CARBON NUMBER DEPENDENCE OF THE INTERCALATION AND INTERLAYER AMIDATION PROPERTIES OF ALPHA,OMEGA-ALKYLIDIAMINES FOR LAYERED ZIRCONIUM (CARBOXYETHYL)PHOSPHONATE

A striking dependence on carbon number of the intercalation and interlayer amidation properties of alpha,omega-alkyldiamines H2N(CH2)nNH2 (n = 2-10) has been found for layered zirconium (carboxyethyl)phosphonate. Each alkyldiamine forms one or two intercalated phases in which the diamine molecules are arranged as a monolayer with their two ammonium termini binding to the carboxyl groups of any two adjacent phosphonate layers. The interlayer spacing vs n plots for the intercalated solids indicate that the axes of molecules in the monolayer are tilted by 19 or 59-degrees relative to the inorganic layer to form two groups of intercalates. Diamine with n less-than-or-equal-to 7 show a tendency to produce the high and low chain-tilt forms depending on the even and odd numbers of carbon atoms, respectively, but both forms coexist for n = 4, 6, and 7. For diamines with longer chain lengths, on the other hand, only the high chain-tilt form is observed.

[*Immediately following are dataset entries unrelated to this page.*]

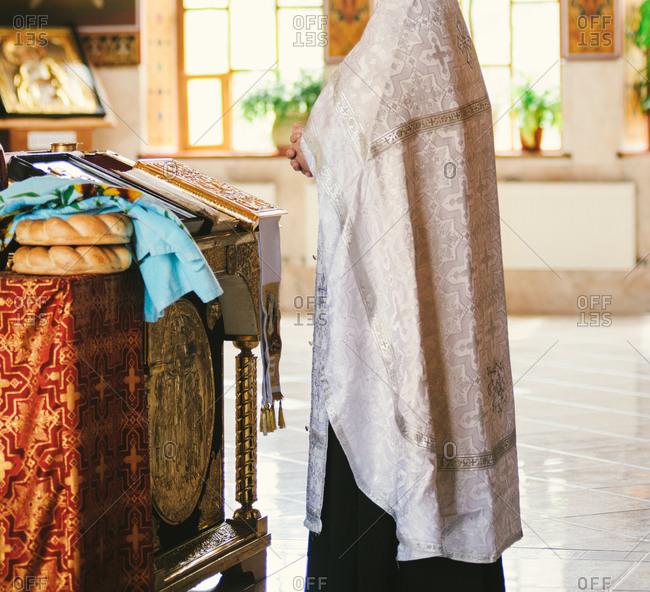 Orthodox priest officiating a wedding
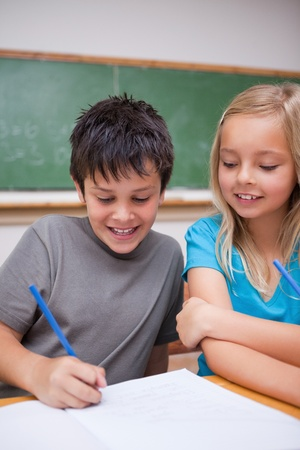 preteens girl: Portrait of happy pupils working together in a classroom Stock Photo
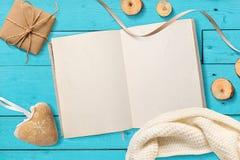 Imite encima de la libreta abierta del espacio en blanco, regalos de la Navidad en un fondo de madera de la turquesa con el espac Foto de archivo libre de regalías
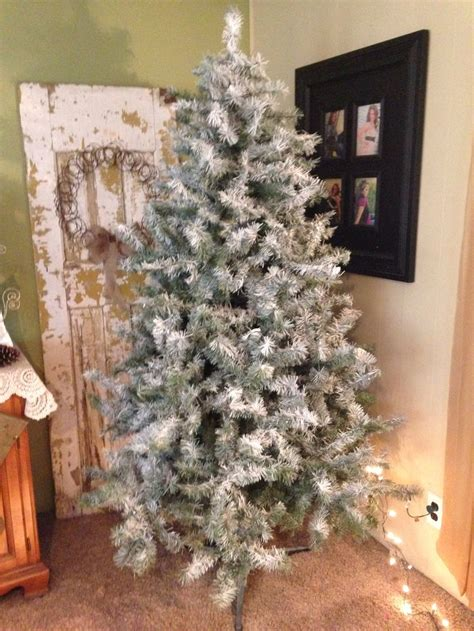 flocked christmas tree couple  cans  white spray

Upon heating at 120-degrees-C or above, all the diammonium-exchanged solids are condensed into their amide-functionalized forms, accompanying a partial desorption of the amine guests. The amidated phases are grouped into high and low chain-tilt forms depending only on the carbon chain length. The amidation also leads to an interlayer contraction of ca. 1.5 angstrom for the high chain-tilt form, but a slight interlayer expansion occurs for the other form. With an increase of the carbon number n, the temperature for the amidation to begin increases regularly up-and-down depending on the even or odd character of n.